Si on définit le capitalisme comme une logique de rentabilité, sous-entendant maximisation des profits, (et par conséquent baisse des coûts de production), le socialisme consisterait alors à établir des zones d'activité humaine échappant à cette logique. Gorz met en évidence le fait que dans un système d'économie étatisée, centralisée et planifiée, des pans de l'activité humaine se retrouvent quand même astreints à la logique capitaliste de rentabilité.

 

 

''Les systèmes économiques sont et demeurent capitalistes aussi longtemps que la logique de la rentabilisation maximale d'un maximum de capital (fixe et circulant) détermine les conditions de travail, les investissements, le modèle de consommation et donc le mode de vie, la culture et l'échelle de valeurs.''

 

 

Comment différencier le socialisme et la social-démocratie ? Car à première vue, du moment qu'on ne s'intéresse plus à ces idéologies en tant que système, mais en tant que logique il ne semble plus y avoir de différence entre ces deux modèles. La réponse est claire : la social-démocratie entérinant le système capitaliste comme fin en soi ne peut prétendre à le dépasser et ne peut donc pas accomplir l'objectif du socialisme, à savoir l'émancipation de l'être humain.

Un système dit socialiste est donc bien entendu nécessaire pour sortir du capitalisme, même si à l’intérieur de ce système des logiques capitalistes de rentabilité et de maximisation des profits subsistent. Celles-ci sont nécessaires pour financer l'extension des zones de non rentabilité des activités humaines, du moins dans une première étape, qui est l'étape de libération de la domination du capital.

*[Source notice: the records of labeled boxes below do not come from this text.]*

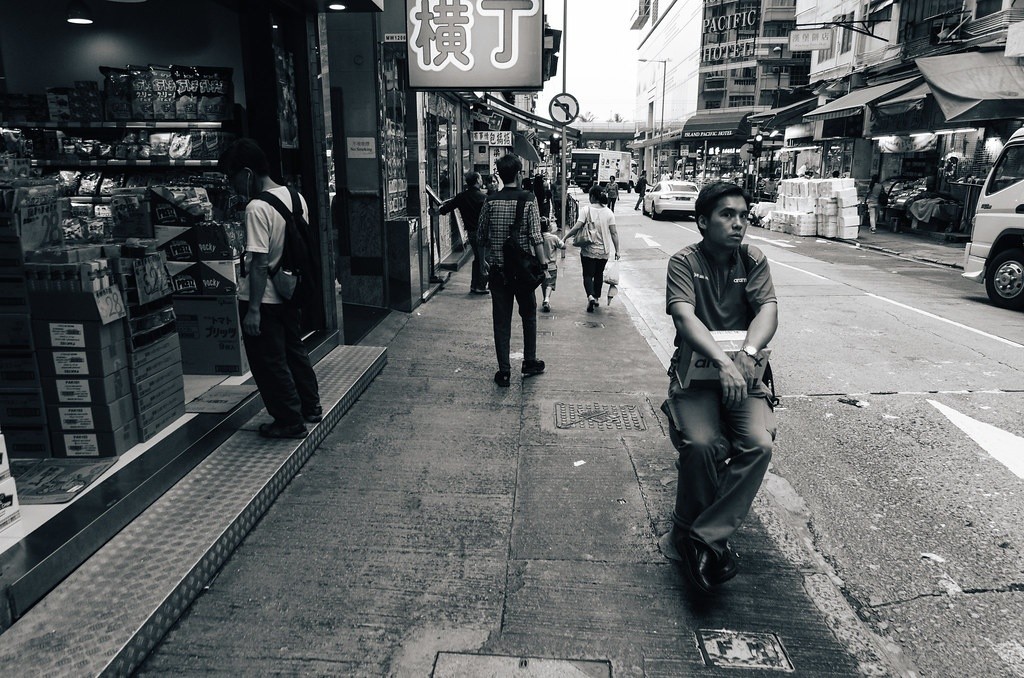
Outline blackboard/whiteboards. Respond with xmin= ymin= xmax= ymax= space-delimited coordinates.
xmin=454 ymin=208 xmax=469 ymax=252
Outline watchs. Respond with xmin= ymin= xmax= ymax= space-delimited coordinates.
xmin=740 ymin=346 xmax=758 ymax=358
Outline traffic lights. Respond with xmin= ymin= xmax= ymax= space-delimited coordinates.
xmin=753 ymin=133 xmax=764 ymax=158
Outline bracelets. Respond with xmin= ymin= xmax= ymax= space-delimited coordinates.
xmin=540 ymin=263 xmax=548 ymax=270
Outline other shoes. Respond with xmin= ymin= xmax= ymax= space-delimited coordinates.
xmin=468 ymin=289 xmax=489 ymax=295
xmin=870 ymin=228 xmax=876 ymax=233
xmin=542 ymin=300 xmax=551 ymax=312
xmin=587 ymin=297 xmax=595 ymax=312
xmin=595 ymin=302 xmax=600 ymax=307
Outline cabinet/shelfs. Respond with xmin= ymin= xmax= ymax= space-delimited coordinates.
xmin=0 ymin=121 xmax=223 ymax=202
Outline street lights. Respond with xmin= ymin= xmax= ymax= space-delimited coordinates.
xmin=638 ymin=58 xmax=667 ymax=183
xmin=769 ymin=42 xmax=785 ymax=190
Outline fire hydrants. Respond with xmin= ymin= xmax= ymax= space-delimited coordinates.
xmin=657 ymin=406 xmax=733 ymax=563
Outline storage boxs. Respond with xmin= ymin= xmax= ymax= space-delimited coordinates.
xmin=0 ymin=186 xmax=250 ymax=533
xmin=770 ymin=177 xmax=860 ymax=239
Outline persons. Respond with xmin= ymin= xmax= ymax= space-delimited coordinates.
xmin=478 ymin=154 xmax=552 ymax=388
xmin=665 ymin=180 xmax=780 ymax=591
xmin=634 ymin=170 xmax=652 ymax=209
xmin=605 ymin=175 xmax=620 ymax=213
xmin=521 ymin=169 xmax=562 ymax=234
xmin=539 ymin=216 xmax=567 ymax=312
xmin=589 ymin=180 xmax=607 ymax=204
xmin=485 ymin=173 xmax=500 ymax=195
xmin=215 ymin=136 xmax=324 ymax=439
xmin=561 ymin=185 xmax=621 ymax=313
xmin=866 ymin=174 xmax=884 ymax=234
xmin=750 ymin=161 xmax=840 ymax=191
xmin=440 ymin=171 xmax=489 ymax=296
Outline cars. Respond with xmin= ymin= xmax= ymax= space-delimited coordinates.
xmin=642 ymin=180 xmax=701 ymax=221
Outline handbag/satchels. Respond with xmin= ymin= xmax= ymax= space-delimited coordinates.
xmin=879 ymin=185 xmax=889 ymax=206
xmin=504 ymin=190 xmax=546 ymax=300
xmin=572 ymin=205 xmax=598 ymax=247
xmin=603 ymin=256 xmax=617 ymax=305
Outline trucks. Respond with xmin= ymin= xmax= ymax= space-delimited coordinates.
xmin=962 ymin=125 xmax=1024 ymax=311
xmin=569 ymin=148 xmax=640 ymax=194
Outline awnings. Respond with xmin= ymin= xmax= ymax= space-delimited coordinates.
xmin=682 ymin=111 xmax=753 ymax=139
xmin=801 ymin=74 xmax=921 ymax=122
xmin=921 ymin=7 xmax=969 ymax=41
xmin=486 ymin=92 xmax=581 ymax=137
xmin=625 ymin=127 xmax=683 ymax=149
xmin=747 ymin=96 xmax=818 ymax=123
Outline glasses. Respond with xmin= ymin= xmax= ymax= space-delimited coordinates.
xmin=520 ymin=170 xmax=525 ymax=175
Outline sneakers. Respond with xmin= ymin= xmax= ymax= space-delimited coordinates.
xmin=259 ymin=422 xmax=307 ymax=439
xmin=494 ymin=371 xmax=510 ymax=387
xmin=303 ymin=406 xmax=322 ymax=419
xmin=522 ymin=359 xmax=545 ymax=373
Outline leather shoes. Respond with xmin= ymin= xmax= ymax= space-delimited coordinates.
xmin=714 ymin=557 xmax=738 ymax=582
xmin=678 ymin=537 xmax=715 ymax=595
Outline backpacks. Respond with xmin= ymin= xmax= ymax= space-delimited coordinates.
xmin=635 ymin=177 xmax=643 ymax=193
xmin=252 ymin=185 xmax=322 ymax=303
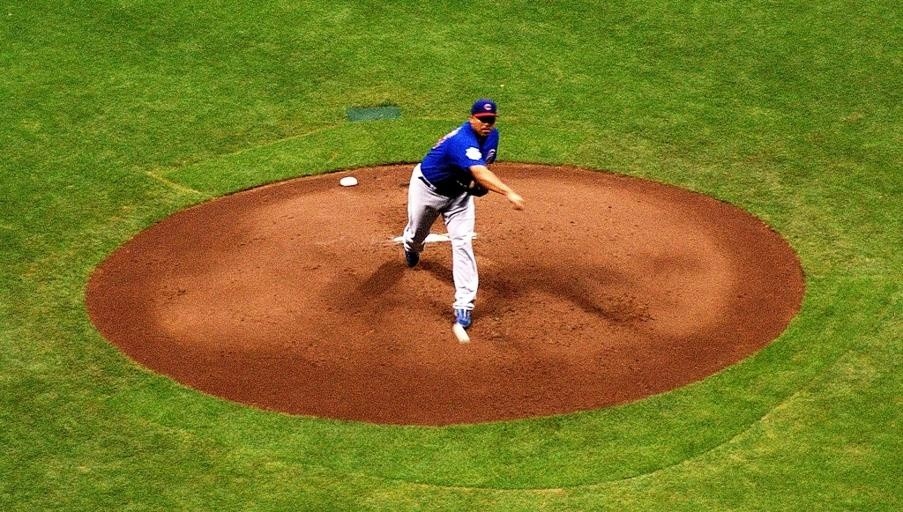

Dans un second temps, pour accomplir son objectif d'émancipation de l'être humain, le socialisme doit se dissiper en tant que système via un processus de décentralisation socio-économique et politique, c'est à dire de relocalisation des activités humaines. Ce processus devrait amener l'être humain à l'auto-production et à l'auto-gestion par l'adoption d'une logique d'auto-limitation.

Le socialisme accomplit ainsi la révolution anti-productiviste qui est la finalité de la véritable écologie politique. On voit ainsi que l'écologie politique (et non l'écologisme vendu au capital) rejoint le même rêve d'émancipation humaine que le socialisme. L'auto-limitation étant une nécessité pour l'établissement d'une société relocalisée non dépendante du processus de mondialisation.

 

''L'écologie politique ne se borne pas à vouloir diminuer l'impact sur l'environnement du système de production existant. Il conteste les raisons pour lesquelles un certain nombre de techniques, de productions et de consommation ont été développées en premier lieu. Ces raisons sont contenues dans la logique de l'accumulation capitaliste : il faut que des quantités croissantes de capital puissent être investies avec profit, ce qui exige la consommation d'un flux croissant de marchandises et de services marchands. Il faut donc amener la population à satisfaire ses besoins par un maximum de consommation et susciter un maximum de besoins de consommation.''

 

 

Quant à la planification, elle est l'outil idéal pour mettre sur pieds une société centrée sur ses besoins et non plus sur ses envies. On voit ainsi comment socialisme et écologie politique sont liés, que ce soit dans les moyens ou dans les buts.

 

''La restructuration écologique (...) a donc nécessairement un sens anti-capitaliste et socialiste. L'investissement ne peut plus y avoir pour but croissance de l'économie, mais seulement sa décroissance, au profit de l'expansion des activités qui ne sont pas régies pas l'évaluation et la recherche du rendement et du gain.''

 

 

L'écologie politique ne doit pas disparaître sous les coups des penseurs libéraux qui ont théorisé un capitalisme vert (oxymore) sous le nom de développement durable. Le camps social-démocrate doit reconnaître que la social-démocratie ne peut ni résoudre la crise écologique, ni la crise sociale (on l'a vu avec la politique d'austérité mise en place en Espagne, en Grèce et au Portugal). Il est donc grand temps de revenir à un véritable socialisme émancipateur démocratique !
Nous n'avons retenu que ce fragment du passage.